X

Samsung: Apple's lawyers should be tossed

Legal dealings between Apple and Samsung just keep getting messier. The latest is Samsung requesting that some of Apple's attorneys be removed from case for having worked for Samsung on a previous matter.

Josh Lowensohn Former Senior Writer
Josh Lowensohn joined CNET in 2006 and now covers Apple. Before that, Josh wrote about everything from new Web start-ups, to remote-controlled robots that watch your house. Prior to joining CNET, Josh covered breaking video game news, as well as reviewing game software. His current console favorite is the Xbox 360.
Josh Lowensohn
3 min read
Apple Samsung logos

The legal fracas between gadget makers Apple and Samsung has reached a new level, with Samsung now vying to get some of Apple's legal team members kicked off the case.

FOSS Patents picked up on a 20-page motion filed by Samsung with the U.S. District Court for the Northern District of California yesterday, asking to have some of Apple's lawyers from law firm Bridges & Mavrakakis taken off the case. In the filing, Samsung alleges that these lawyers have a conflict of interest under the California Rule of Professional Conduct for having previously worked on Samsung's behalf in other legal matters.

"At least five of the ten attorneys at the firm of Bridges & Mavrakakis represented Samsung on patent litigation matters that are substantially related to the case at hand," the filing reads. "Collectively, these attorneys spent almost 9,000 hours, including time spent earlier this year, performing work on patent litigation matters for Samsung."

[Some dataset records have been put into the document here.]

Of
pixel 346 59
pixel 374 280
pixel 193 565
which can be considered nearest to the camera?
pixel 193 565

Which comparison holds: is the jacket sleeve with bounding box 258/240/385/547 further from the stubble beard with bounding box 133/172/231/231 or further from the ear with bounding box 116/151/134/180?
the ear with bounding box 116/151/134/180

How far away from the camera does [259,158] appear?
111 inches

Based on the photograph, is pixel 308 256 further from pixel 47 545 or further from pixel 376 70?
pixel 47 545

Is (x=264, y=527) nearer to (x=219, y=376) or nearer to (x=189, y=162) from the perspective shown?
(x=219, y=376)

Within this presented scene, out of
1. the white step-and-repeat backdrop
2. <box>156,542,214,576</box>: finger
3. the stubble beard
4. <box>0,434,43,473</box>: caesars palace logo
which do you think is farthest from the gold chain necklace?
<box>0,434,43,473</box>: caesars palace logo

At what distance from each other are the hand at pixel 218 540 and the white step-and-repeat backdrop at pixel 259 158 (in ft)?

The case in question was from when Samsung was up against Ericsson Inc. and Sony-Ericsson over patent infringement claims back in 2006. Five of Bridges & Mavrakakis lawyers now on Apple's external legal team were then defending Samsung as part of law firm Kirkland & Ellis. Samsung's filing goes as far as to break down the time each of the attorneys billed on that case, as well as detailing their roles.

Samsung goes on to argue that these lawyers have provided immense research on the company's own patents, along with outside help patent experts--including some on Samsung's own in-house teams, all in order to craft offensive and defensive measures against that intellectual property. That information could then be used against Samsung in Apple's case, the filing says:

It is inevitable that Samsung's confidential information--including not only the legal strategies implemented by Samsung in a prior litigation, but also other accumulated insights such as the decision-making tendencies and pressure points of Samsung's internal legal team--will be used to Advance Apple's interest against Samsung in this litigation.

Samsung's filing notes that the company brought up this alleged conflict of interest to the law firm "on multiple occasions" but that nothing came out of it. "Bridges & Mavrakakis responded that any prior representations by its lawyers of Samsung were not related to the current litigation," the company wrote in the filing. The company goes on to say that it even attempted to get the lawyers, as well as Apple to sign an affidavit that it hadn't gotten any confidential information about Samsung from the law firm.

Apple filed its lawsuit against Samsung in the U.S. back in April, alleging that the consumer electronics giant had violated its intellectual property in the design of its mobile devices. The suit takes aim specifically at the Galaxy series of smartphones and tablets, as well as other Samsung smartphones, for "copying" Apple's user interface and design features. In it, Apple claims Samsung is infringing on its patents and is practicing unfair competition.

Samsung returned the favor a week later, countersuing Apple, alleging that the iPhone and iPad maker was infringing on several of its patents.

Since then there have been complaints filedwith the U.S. International Trade Commission, by both companies requesting that the organization block one another's imports of smartphones and tablets into the U.S. Both parties have also asked to see unreleased and unannounced versions of products from one another.

The legal battle continues to be of special interest to industry onlookers and consumers alike given the relationship between the two companies. Samsung is the supplier of components in a handful of Apple devices, including part of Apple's A4 and A5 processors, which can be found in the company's iOS devices as well on the Apple TV product. Apple also invested $100 million in Samsung back in 1999 to help boost the company's production of flat-panel displays.